Editorial

Prospects for Trade With China

07/06/2020

Date released by the USDA-FAS indicated that China purchased chicken products attaining 99,875 metric tons during the first four months of 2020.  Product was valued at $143.9 million representing an average unit price of $694 per metric ton compared to an average unit value of $1,028 per metric ton for the total of 1,176,851 metric tons.  During the first quarter of 2020 exports to China were constrained by disruptions associated with COVID-19.  In April 2020, China imported 53,562 metric tons of chicken products valued at $73.3 million with a unit price of $1,368 per metric ton suggesting a change in composition of products, favoring feet.  In April, purchases by China represented 18.6 percent of volume and 25 percent of value.  Although second-ranked among importers in April 2020, exports to China exceeded the volume leader, Mexico by $25.6 million or 53.7 percent of the value shipped to Mexico during that month.

 

Given the potential importance of China to the U.S. chicken industry, it is important to understand their motivation to buy our products and to understand the broader issues that influence trade between China and the U.S.

 

China buys U.S. chicken mainly based on the criteria of need and price.  At the present time, China has yet to rebuild breeding and growing herds seriously depleted by African swine fever.  In the absence of an effective vaccine, China will not be able to restructure their industry to allowing for integration, efficiency and restoration of volume.  The production of white-feathered broilers required for the domestic quick-service industry as favored by younger consumers was seriously constrained by embargoes on grandparent stock imposed in 2015 due to internal strategic considerations.  The broiler industry in China has yet to achieve its potential, but domestic production is growing, with long-term implications for imports from the U.S. and Brazil. 

 

All decisions made by the central Government must be evaluated in the context of nationalism.
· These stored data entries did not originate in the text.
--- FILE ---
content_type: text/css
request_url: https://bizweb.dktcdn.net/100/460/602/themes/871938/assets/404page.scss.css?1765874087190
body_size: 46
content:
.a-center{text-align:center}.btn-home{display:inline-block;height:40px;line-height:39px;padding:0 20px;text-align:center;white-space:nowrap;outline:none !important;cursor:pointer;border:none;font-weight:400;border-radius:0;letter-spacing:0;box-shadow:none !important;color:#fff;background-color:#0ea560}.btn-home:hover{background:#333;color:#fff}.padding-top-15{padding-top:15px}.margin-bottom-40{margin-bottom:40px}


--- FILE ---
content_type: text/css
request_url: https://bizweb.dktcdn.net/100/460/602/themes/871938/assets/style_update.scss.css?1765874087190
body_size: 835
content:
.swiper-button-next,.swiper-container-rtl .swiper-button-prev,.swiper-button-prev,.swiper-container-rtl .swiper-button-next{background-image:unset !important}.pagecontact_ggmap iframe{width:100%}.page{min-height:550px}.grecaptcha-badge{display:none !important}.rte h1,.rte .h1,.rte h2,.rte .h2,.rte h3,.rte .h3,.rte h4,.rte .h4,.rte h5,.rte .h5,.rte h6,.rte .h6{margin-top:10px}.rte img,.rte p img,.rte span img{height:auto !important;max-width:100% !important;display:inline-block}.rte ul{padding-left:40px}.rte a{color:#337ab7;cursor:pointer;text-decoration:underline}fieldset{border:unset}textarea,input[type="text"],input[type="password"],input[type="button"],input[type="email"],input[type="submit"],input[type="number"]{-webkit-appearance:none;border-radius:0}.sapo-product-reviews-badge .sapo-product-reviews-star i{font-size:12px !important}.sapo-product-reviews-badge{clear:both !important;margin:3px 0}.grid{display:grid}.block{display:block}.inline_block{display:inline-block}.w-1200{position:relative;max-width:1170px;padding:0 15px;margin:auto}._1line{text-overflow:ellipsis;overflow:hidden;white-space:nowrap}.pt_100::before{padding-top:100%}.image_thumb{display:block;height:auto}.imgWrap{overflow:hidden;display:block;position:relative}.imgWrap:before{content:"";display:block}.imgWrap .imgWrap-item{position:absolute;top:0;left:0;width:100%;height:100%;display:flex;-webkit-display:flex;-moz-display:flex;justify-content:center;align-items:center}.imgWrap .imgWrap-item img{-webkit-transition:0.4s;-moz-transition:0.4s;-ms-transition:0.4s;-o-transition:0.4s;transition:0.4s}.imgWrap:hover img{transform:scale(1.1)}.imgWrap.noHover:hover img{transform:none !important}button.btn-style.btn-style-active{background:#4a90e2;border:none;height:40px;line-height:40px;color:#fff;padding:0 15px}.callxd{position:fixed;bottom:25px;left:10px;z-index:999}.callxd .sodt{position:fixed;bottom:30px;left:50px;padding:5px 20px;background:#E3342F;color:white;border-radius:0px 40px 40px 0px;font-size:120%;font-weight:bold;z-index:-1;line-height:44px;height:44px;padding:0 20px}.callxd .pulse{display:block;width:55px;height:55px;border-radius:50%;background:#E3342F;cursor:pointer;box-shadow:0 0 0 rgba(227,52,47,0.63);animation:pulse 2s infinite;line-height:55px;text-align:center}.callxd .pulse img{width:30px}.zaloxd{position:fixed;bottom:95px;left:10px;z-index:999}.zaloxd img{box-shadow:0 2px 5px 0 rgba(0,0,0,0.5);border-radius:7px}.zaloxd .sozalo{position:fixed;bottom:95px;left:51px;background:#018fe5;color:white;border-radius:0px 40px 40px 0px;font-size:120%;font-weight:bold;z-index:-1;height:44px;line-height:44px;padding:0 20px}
The Communist party has consistently used pride and aspiration as a means to entrench support and to deflect criticism directed at corruption, mismanagement and degradation of the environment.  China is always ready to use coercive trade tactics to achieve commercial benefits.  Applying asymmetric pressure, China has at times banned importation of bananas from the Philippines, imposed restrictive duties on canola imports from Canada and cancelled beef imports from Australia all as leverage to achieve political and diplomatic objectives.

 

In terms of the Phase One Trade Agreement with the U.S., signed in mid-January, China agreed to purchase large quantities of U.S. agricultural commodities presumably including chicken.  The unjustified 2015 ban on U.S. poultry products extending from breeding stock through to chicken portions and feet was rescinded, potentially allowing imports from the U.S. that have materialized. When convenient to China, phyto-sanitary considerations will be implicated as a "justification" to disrupt trade and inflict pain on U.S. producers in order to protect their domestic industry or to create a bargaining position. 

 

During the late 1990's, the U.S. chicken industry rode a wave of export volume based on Bush Legs exported to Russia.  When it suited that nation, trade was constrained by artificial and frequently spurious embargoes implicating Salmonella contamination, drug residues and in one instance, alleged detection of radioactivity in product.  As with Russia, the leadership of China is willing to use trade as a political weapon and has no compunction in imposing restrictions on their domestic population to achieve leverage with trading partners. If we are to continue trading with China we should be aware of the aphorism that to sup with the Devil one should use a spoon with a long handle.